● **Source passage**:
---

The third volume was the “Summa Theologica” by Thomas Aquinas. The use of logic to prove the existence of God was completely irresistible to me, even though I had already begun my personal retreat from belief. Again, the work was too dense for me to understand in any profound way, but it introduced me to the world of Anselm, Abelard, William of Ockham, and Duns Scotus. They were a part of a world which seemed to embody the primacy of ideas and the mind and this, to my fifteen year old imagination, was shatteringly mind altering.
Now, having given this background, I must make a confession. At this tender age my intellectual hunger was hybridized with hormonal urges and the offspring was intellectual confusion. One moment I would be sitting in the library intently reading, taking notes about the compelling philosophical argument that the contemplative life is greater than the active life. The next instant my mind would wander to the compelling vision of luscious young Christine looking at me adoringly because I was reading such an important book. How could I reconcile Aquinas and sex?
And so I read these books in the library, but I carried them around the school halls in order that young women would be impressed. It didn’t work. Not one girl in my classes ever swooned over the Principia. I would have probably had better luck carrying a copy of T.S. Eliot’s “Love Song of J. Alfred Prufrock” or Ezra Pound’s “Cantos.” I probably would have been better off carrying Mad Magazine. As it was, the only time that anybody noticed was when the kid with the locker next to mine saw the copy of “Das Kapital” and loudly accused me of being a “Comminist”.
But I learned a lesson from the exercise and it has stayed with me my entire life. There are, and have always been, serious people making serious efforts to address the most serious questions of human existence. I long ago made peace with the fact that I would never be one of them, but it gave me a perspective on human accomplishment that has never been forgotten.

---

● **Provided information**:
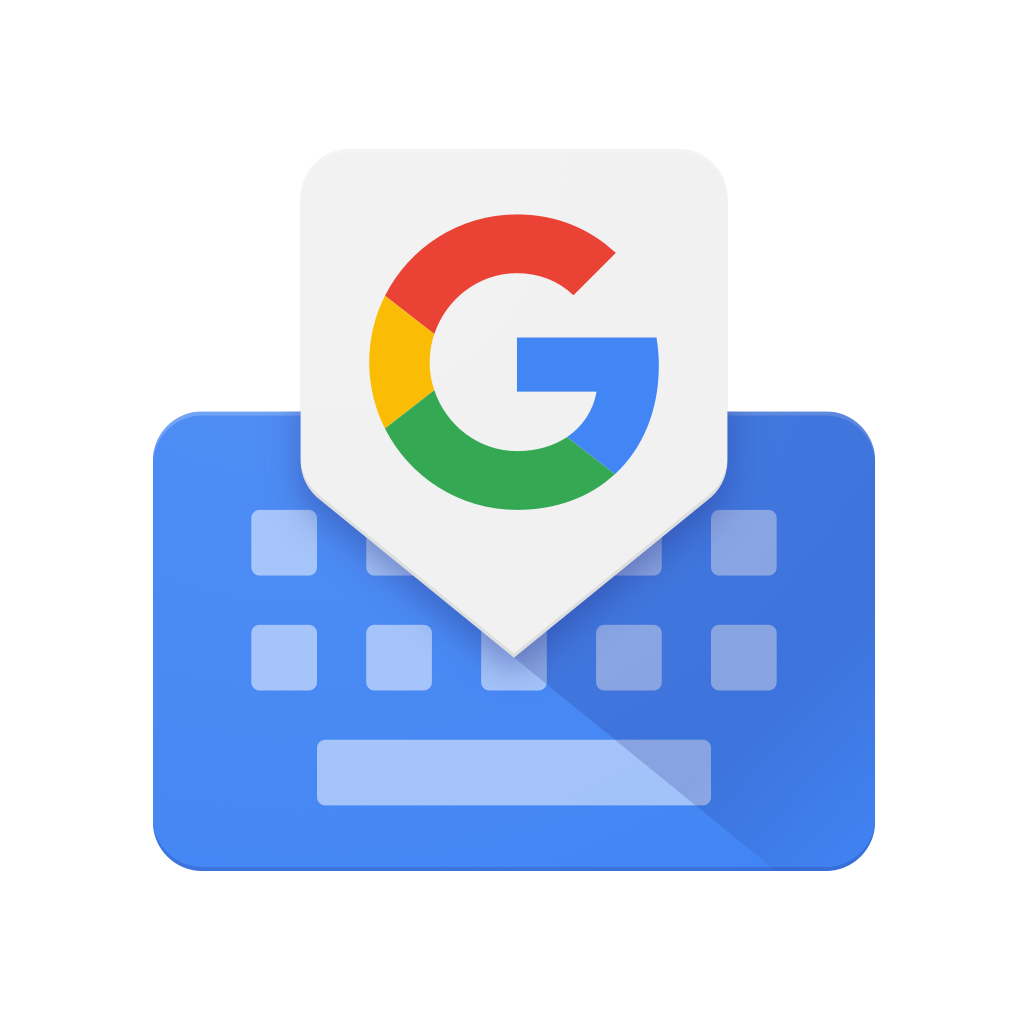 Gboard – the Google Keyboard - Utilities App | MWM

---

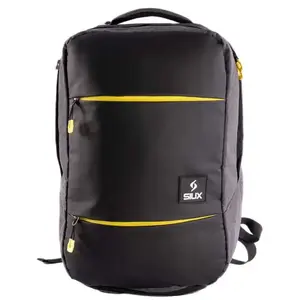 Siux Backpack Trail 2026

---

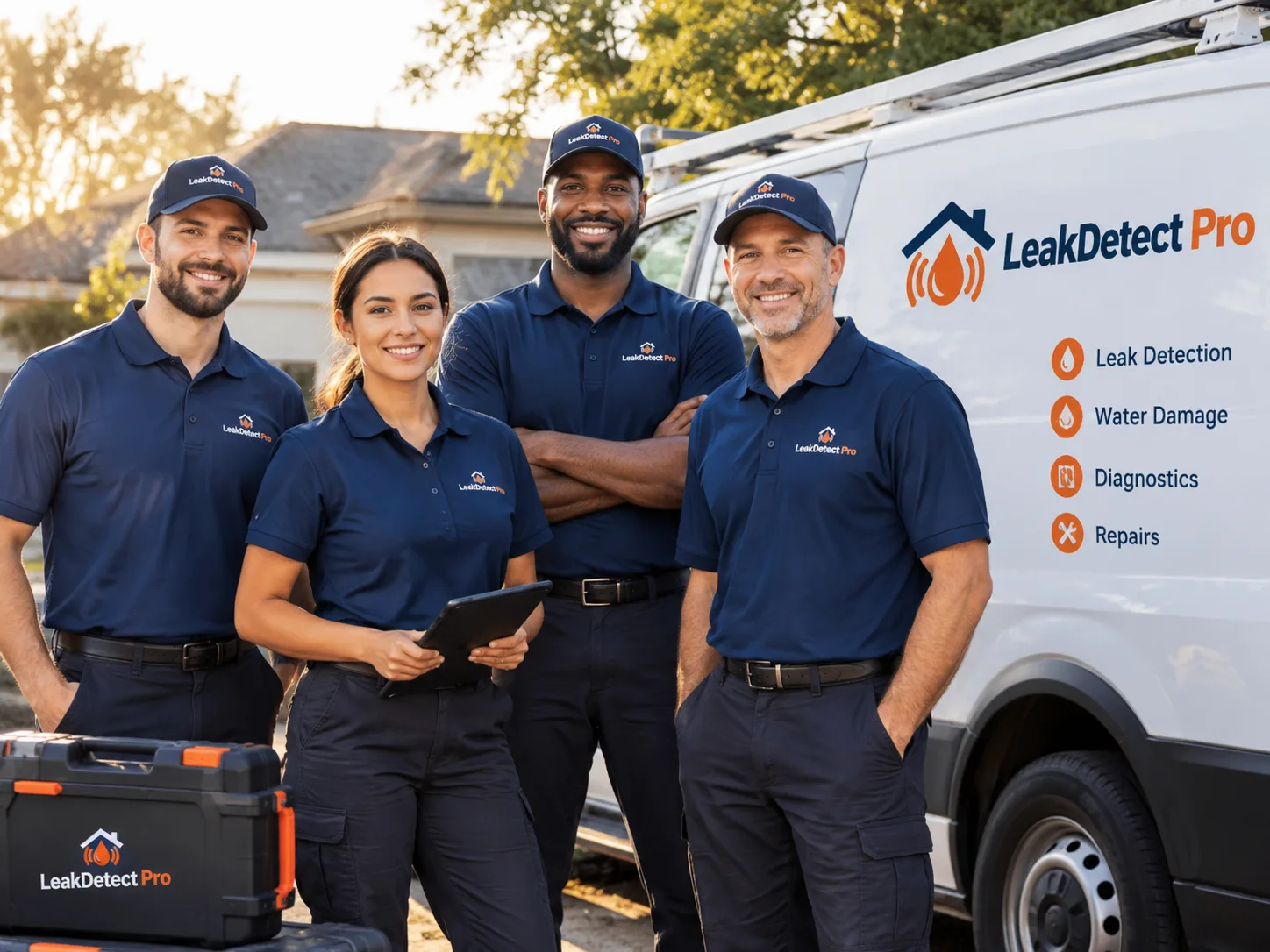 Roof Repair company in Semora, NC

---

● **Exercise objective**:
Transcribe the stretch from "The third volume" through "shatteringly mind altering." in the passage about teenage reading. The lines after the passage are separate material and have no connection to it.

● **Written reply**:
The third volume was the “Summa Theologica” by Thomas Aquinas. The use of logic to prove the existence of God was completely irresistible to me, even though I had already begun my personal retreat from belief. Again, the work was too dense for me to understand in any profound way, but it introduced me to the world of Anselm, Abelard, William of Ockham, and Duns Scotus. They were a part of a world which seemed to embody the primacy of ideas and the mind and this, to my fifteen year old imagination, was shatteringly mind altering.